[Start of Attachment]

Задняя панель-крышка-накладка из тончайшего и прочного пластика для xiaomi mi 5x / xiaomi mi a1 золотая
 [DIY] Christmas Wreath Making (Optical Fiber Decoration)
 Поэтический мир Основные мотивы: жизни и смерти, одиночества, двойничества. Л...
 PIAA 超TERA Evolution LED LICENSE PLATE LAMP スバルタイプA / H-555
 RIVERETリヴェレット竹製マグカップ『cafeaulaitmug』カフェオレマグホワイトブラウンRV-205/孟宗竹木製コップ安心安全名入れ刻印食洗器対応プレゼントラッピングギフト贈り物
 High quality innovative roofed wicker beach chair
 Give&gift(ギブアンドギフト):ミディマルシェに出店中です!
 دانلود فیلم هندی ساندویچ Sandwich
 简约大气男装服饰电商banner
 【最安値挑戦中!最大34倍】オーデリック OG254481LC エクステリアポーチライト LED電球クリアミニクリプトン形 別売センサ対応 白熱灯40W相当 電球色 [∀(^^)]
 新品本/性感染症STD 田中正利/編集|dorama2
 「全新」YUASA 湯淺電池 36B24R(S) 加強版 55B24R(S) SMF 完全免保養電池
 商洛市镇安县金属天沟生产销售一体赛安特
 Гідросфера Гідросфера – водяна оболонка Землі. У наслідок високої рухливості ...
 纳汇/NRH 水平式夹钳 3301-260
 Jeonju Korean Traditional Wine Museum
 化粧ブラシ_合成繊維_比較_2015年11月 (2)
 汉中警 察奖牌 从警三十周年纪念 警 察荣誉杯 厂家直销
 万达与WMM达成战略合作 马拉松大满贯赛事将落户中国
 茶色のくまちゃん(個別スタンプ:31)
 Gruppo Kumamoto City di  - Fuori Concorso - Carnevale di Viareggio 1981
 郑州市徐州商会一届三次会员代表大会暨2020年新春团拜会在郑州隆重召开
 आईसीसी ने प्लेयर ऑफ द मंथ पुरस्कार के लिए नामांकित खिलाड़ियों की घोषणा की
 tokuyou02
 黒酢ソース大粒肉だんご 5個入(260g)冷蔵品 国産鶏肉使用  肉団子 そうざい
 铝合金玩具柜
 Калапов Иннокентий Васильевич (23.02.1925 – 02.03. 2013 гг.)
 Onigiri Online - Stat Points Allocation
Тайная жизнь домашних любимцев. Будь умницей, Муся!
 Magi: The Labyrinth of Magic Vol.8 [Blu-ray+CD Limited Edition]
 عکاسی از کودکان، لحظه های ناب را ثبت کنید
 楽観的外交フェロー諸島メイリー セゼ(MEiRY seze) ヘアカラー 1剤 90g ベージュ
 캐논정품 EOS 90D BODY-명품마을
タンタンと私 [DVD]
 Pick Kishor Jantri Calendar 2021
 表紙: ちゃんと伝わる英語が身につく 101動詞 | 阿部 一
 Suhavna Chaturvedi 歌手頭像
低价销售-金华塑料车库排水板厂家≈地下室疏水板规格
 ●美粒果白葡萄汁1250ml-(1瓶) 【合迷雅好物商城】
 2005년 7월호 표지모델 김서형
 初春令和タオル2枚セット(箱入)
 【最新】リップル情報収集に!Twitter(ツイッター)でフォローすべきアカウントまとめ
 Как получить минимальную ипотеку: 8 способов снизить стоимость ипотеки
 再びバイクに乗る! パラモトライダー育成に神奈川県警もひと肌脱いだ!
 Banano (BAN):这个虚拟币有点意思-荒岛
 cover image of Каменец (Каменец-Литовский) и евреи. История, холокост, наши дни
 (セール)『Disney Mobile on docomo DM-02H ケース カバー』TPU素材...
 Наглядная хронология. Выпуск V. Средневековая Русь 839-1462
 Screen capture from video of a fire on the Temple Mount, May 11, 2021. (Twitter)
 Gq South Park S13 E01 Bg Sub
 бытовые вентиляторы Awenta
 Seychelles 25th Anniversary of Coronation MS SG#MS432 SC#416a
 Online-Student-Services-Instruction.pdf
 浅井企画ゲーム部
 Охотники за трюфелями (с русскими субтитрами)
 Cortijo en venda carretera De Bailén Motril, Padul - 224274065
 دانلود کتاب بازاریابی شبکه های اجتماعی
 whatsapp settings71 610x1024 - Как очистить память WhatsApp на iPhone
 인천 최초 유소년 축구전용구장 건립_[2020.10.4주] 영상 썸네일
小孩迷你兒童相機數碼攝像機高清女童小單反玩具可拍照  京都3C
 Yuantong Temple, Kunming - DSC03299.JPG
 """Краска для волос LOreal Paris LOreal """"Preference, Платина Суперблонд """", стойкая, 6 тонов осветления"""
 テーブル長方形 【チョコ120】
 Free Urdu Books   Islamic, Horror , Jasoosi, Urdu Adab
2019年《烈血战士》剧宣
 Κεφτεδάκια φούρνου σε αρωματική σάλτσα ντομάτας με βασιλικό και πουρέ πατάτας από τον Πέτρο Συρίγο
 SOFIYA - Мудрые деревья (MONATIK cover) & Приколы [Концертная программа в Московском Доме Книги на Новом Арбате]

[End of Attachment]

## EXERCISE
Print the listing above in its entirety, with every line exact.

## RESULT OF THIS TASK
Задняя панель-крышка-накладка из тончайшего и прочного пластика для xiaomi mi 5x / xiaomi mi a1 золотая
 [DIY] Christmas Wreath Making (Optical Fiber Decoration)
 Поэтический мир Основные мотивы: жизни и смерти, одиночества, двойничества. Л...
 PIAA 超TERA Evolution LED LICENSE PLATE LAMP スバルタイプA / H-555
 RIVERETリヴェレット竹製マグカップ『cafeaulaitmug』カフェオレマグホワイトブラウンRV-205/孟宗竹木製コップ安心安全名入れ刻印食洗器対応プレゼントラッピングギフト贈り物
 High quality innovative roofed wicker beach chair
 Give&gift(ギブアンドギフト):ミディマルシェに出店中です!
 دانلود فیلم هندی ساندویچ Sandwich
 简约大气男装服饰电商banner
 【最安値挑戦中!最大34倍】オーデリック OG254481LC エクステリアポーチライト LED電球クリアミニクリプトン形 別売センサ対応 白熱灯40W相当 電球色 [∀(^^)]
 新品本/性感染症STD 田中正利/編集|dorama2
 「全新」YUASA 湯淺電池 36B24R(S) 加強版 55B24R(S) SMF 完全免保養電池
 商洛市镇安县金属天沟生产销售一体赛安特
 Гідросфера Гідросфера – водяна оболонка Землі. У наслідок високої рухливості ...
 纳汇/NRH 水平式夹钳 3301-260
 Jeonju Korean Traditional Wine Museum
 化粧ブラシ_合成繊維_比較_2015年11月 (2)
 汉中警 察奖牌 从警三十周年纪念 警 察荣誉杯 厂家直销
 万达与WMM达成战略合作 马拉松大满贯赛事将落户中国
 茶色のくまちゃん(個別スタンプ:31)
 Gruppo Kumamoto City di  - Fuori Concorso - Carnevale di Viareggio 1981
 郑州市徐州商会一届三次会员代表大会暨2020年新春团拜会在郑州隆重召开
 आईसीसी ने प्लेयर ऑफ द मंथ पुरस्कार के लिए नामांकित खिलाड़ियों की घोषणा की
 tokuyou02
 黒酢ソース大粒肉だんご 5個入(260g)冷蔵品 国産鶏肉使用  肉団子 そうざい
 铝合金玩具柜
 Калапов Иннокентий Васильевич (23.02.1925 – 02.03. 2013 гг.)
 Onigiri Online - Stat Points Allocation
Тайная жизнь домашних любимцев. Будь умницей, Муся!
 Magi: The Labyrinth of Magic Vol.8 [Blu-ray+CD Limited Edition]
 عکاسی از کودکان، لحظه های ناب را ثبت کنید
 楽観的外交フェロー諸島メイリー セゼ(MEiRY seze) ヘアカラー 1剤 90g ベージュ
 캐논정품 EOS 90D BODY-명품마을
タンタンと私 [DVD]
 Pick Kishor Jantri Calendar 2021
 表紙: ちゃんと伝わる英語が身につく 101動詞 | 阿部 一
 Suhavna Chaturvedi 歌手頭像
低价销售-金华塑料车库排水板厂家≈地下室疏水板规格
 ●美粒果白葡萄汁1250ml-(1瓶) 【合迷雅好物商城】
 2005년 7월호 표지모델 김서형
 初春令和タオル2枚セット(箱入)
 【最新】リップル情報収集に!Twitter(ツイッター)でフォローすべきアカウントまとめ
 Как получить минимальную ипотеку: 8 способов снизить стоимость ипотеки
 再びバイクに乗る! パラモトライダー育成に神奈川県警もひと肌脱いだ!
 Banano (BAN):这个虚拟币有点意思-荒岛
 cover image of Каменец (Каменец-Литовский) и евреи. История, холокост, наши дни
 (セール)『Disney Mobile on docomo DM-02H ケース カバー』TPU素材...
 Наглядная хронология. Выпуск V. Средневековая Русь 839-1462
 Screen capture from video of a fire on the Temple Mount, May 11, 2021. (Twitter)
 Gq South Park S13 E01 Bg Sub
 бытовые вентиляторы Awenta
 Seychelles 25th Anniversary of Coronation MS SG#MS432 SC#416a
 Online-Student-Services-Instruction.pdf
 浅井企画ゲーム部
 Охотники за трюфелями (с русскими субтитрами)
 Cortijo en venda carretera De Bailén Motril, Padul - 224274065
 دانلود کتاب بازاریابی شبکه های اجتماعی
 whatsapp settings71 610x1024 - Как очистить память WhatsApp на iPhone
 인천 최초 유소년 축구전용구장 건립_[2020.10.4주] 영상 썸네일
小孩迷你兒童相機數碼攝像機高清女童小單反玩具可拍照  京都3C
 Yuantong Temple, Kunming - DSC03299.JPG
 """Краска для волос LOreal Paris LOreal """"Preference, Платина Суперблонд """", стойкая, 6 тонов осветления"""
 テーブル長方形 【チョコ120】
 Free Urdu Books   Islamic, Horror , Jasoosi, Urdu Adab
2019年《烈血战士》剧宣
 Κεφτεδάκια φούρνου σε αρωματική σάλτσα ντομάτας με βασιλικό και πουρέ πατάτας από τον Πέτρο Συρίγο
 SOFIYA - Мудрые деревья (MONATIK cover) & Приколы [Концертная программа в Московском Доме Книги на Новом Арбате]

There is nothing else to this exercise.